Here is what I imagine to be the cause of it. I have heard it said, and he has perhaps been told, that one of the best phrases in Mr. Walpole’s letter was by you, and that you had said in jest, speaking in the name of the King of Prussia, “If you wish for persecutions, I am a king, and can procure them for you of any sort you like,” and that Mr. Walpole … had said you were its author. If this be true, and Rousseau knows of it, do you wonder that, sensitive, hotheaded, melancholy, and proud, … he has become enraged?120
On July 26 Walpole wrote to Hume taking full blame—not expressing any repentance—for the false letter, and condemning Rousseau’s “ungrateful and wicked heart”;121 but he did not deny that Hume had had a hand in the letter. Hume wrote to d’Holbach, “You are quite right; Rousseau is a monster,” and withdrew the kindly words he had formerly used of Rousseau’s character.122 When he learned from Davenport that Jean-Jacques was writing Confessions he assumed that Rousseau would air his side of the affair. Adam Smith, Turgot, and Marischal Keith advised Hume to bear the attack in silence, but the philosophes of Paris, led by d’Alembert, urged him to publish his own account of a cause already célèbre in two capitals. So he issued (October, 1766) an Exposé succinct de la contestation qui s’est élevée entre M. Hume et M. Rousseau, which had been put into French by d’Alembert and Suard; a month later it appeared in English. Grimm gave its essence wide circulation in his subscription letter of October 15, so that the quarrel resounded in Geneva, Amsterdam, Berlin, and St. Petersburg. A dozen pamphlets redoubled the bruit.

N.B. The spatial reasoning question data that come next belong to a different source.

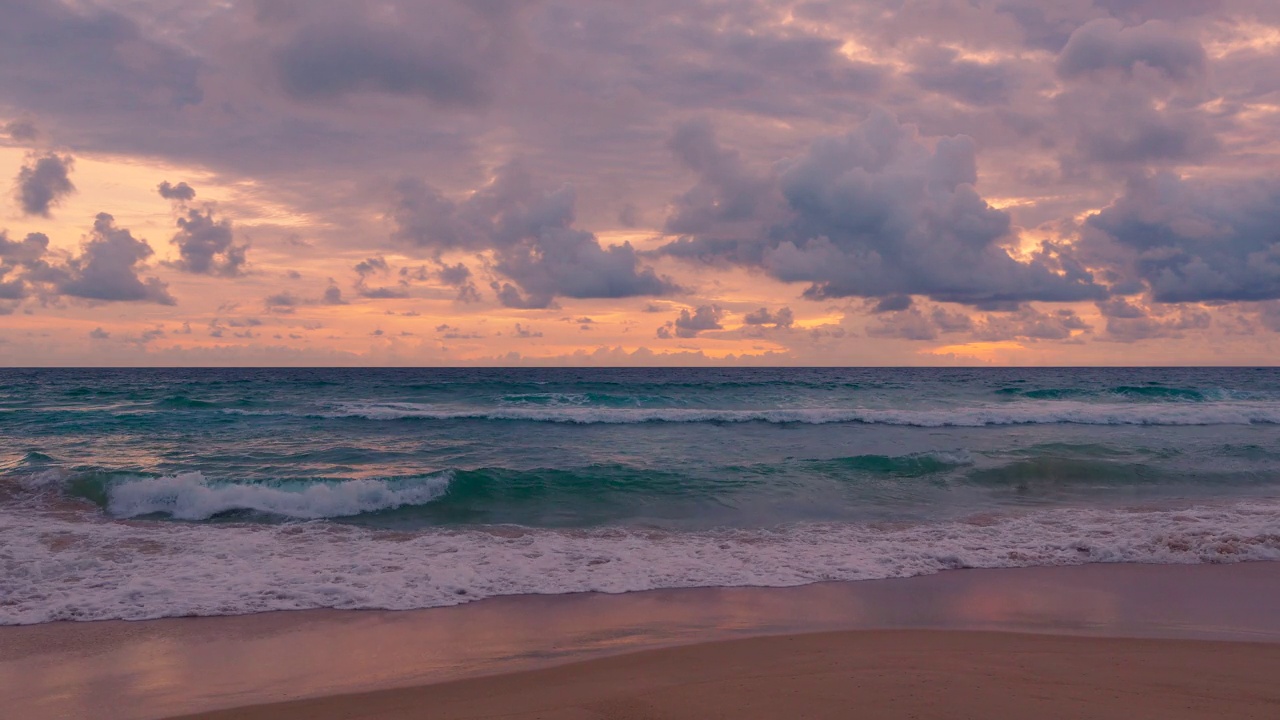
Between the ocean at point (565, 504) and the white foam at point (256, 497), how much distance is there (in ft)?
0.18

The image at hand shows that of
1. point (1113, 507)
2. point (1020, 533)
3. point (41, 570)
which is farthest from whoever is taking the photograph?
point (1113, 507)

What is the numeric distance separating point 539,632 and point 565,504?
7293mm

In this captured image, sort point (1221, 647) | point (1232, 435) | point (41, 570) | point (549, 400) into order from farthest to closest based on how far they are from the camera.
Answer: point (549, 400), point (1232, 435), point (41, 570), point (1221, 647)

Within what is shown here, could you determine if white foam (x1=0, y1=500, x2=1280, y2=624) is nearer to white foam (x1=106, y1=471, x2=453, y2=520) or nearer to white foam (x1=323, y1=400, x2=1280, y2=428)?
white foam (x1=106, y1=471, x2=453, y2=520)

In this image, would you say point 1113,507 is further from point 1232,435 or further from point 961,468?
point 1232,435

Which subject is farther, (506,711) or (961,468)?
(961,468)

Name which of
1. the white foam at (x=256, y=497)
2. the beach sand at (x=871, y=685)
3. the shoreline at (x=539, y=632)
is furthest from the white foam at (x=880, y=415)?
the beach sand at (x=871, y=685)

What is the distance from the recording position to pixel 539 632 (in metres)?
7.74

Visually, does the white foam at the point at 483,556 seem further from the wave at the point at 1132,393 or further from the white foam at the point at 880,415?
the wave at the point at 1132,393

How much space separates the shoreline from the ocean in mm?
576

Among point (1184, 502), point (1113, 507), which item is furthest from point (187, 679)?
point (1184, 502)

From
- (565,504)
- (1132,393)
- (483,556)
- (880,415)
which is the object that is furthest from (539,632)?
(1132,393)

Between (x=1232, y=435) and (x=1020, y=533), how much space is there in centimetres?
2018

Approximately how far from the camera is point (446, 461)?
20.2 meters
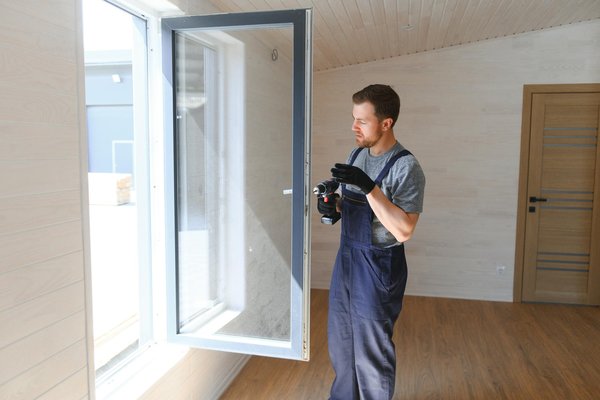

Walpole printed his version of the dispute; Boswell attacked Walpole; Mme. de La Tour’s Précis sur M. Rousseau called Hume a traitor; Voltaire sent him additional material on Rousseau’s faults and crimes, on his frequentation of “places of ill fame,” and on his seditious activities in Switzerland.123 George III “followed the battle with intense curiosity.”124 Hume sent the pertinent documents to the British Museum.125
Amid all this furor Rousseau maintained a somber silence. But he resolved now to return to France at whatever risk and cost. The damp climate of England, the reserve of the English character, depressed him; the solitude he had sought was greater than he could bear. Having made no attempt to learn English, he found it difficult to get along with the servants. He could converse only with Thérèse—who daily pleaded with him to take her to France. To further her plans she assured him that the servants were planning to poison him. On April 30, 1767, he wrote to his absent landlord, Davenport:
Tomorrow, sir, I leave your house.... I am not unaware of the ambushes which are laid for me, nor of my inability to protect myself; but, sir, I have lived; it remains for me only to finish bravely a career passed with honor. … Farewell, sir. I shall always regret the dwelling which I leave now; but I shall regret even more having had in you so agreeable a host, and yet not having been able to make of him a friend.126
On May 1 he and Thérèse fled in haste and fear. They left their baggage behind, and money to pay for thirteen months’ lodging. Unfamiliar with English geography, they took various circuitous conveyances, traveled part of the way on foot, and for ten days were lost to the world. The newspapers advertised their disappearance. On May 11 they turned up at Spalding in Lincolnshire. Thence they found their way to Dover, and there, on May 22, they embarked for Calais, after sixteen months in England. Hume wrote to Turgot and other friends,127 asking them to help the outcast who, still technically under warrant of arrest, now returned desolate to France.